NOT FAR FROM THE BEACH, in the center of Tel Aviv, Xavier and Awromele found themselves a little apartment. It was infested with rats and cockroaches, but they were together in the Promised Land.
The authorities had welcomed them with open arms. Xavier had passed himself off as a red-blooded Zionist from old Europe. In fact, it wasn’t a matter of passing himself off. He was who he said he was, a Zionist, a man convinced that the Jews should live together in order to be comforted.
Before long, they received their Israeli passports. And, no matter to whom Awromele could not say no — and there were to be many of those, men of all ages, from every country, tourists, soldiers, journalists, Arabs — he always came back to Xavier, like a son to his mother. Sometimes it took a while, but he came back.
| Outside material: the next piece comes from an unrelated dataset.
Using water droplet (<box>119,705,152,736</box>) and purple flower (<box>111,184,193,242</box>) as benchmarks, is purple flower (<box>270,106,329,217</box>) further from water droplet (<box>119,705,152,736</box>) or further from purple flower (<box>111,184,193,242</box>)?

One morning in bed, Awromele said: “It doesn’t matter, Xavier. We don’t feel anything. That’s why we’ll always be together. Because we don’t feel a thing, only death can put an end to our togetherness. That’s why we’re able to stay together, that’s why we love each other. Other people think they feel something. Sometimes, when I can’t say no and I go with them, Xavier, I notice that they think that, and I can only despise them for that. That’s why I always come back to you, time and time again, because you’re the only one who is honest enough, like me, to admit that he doesn’t feel a thing.”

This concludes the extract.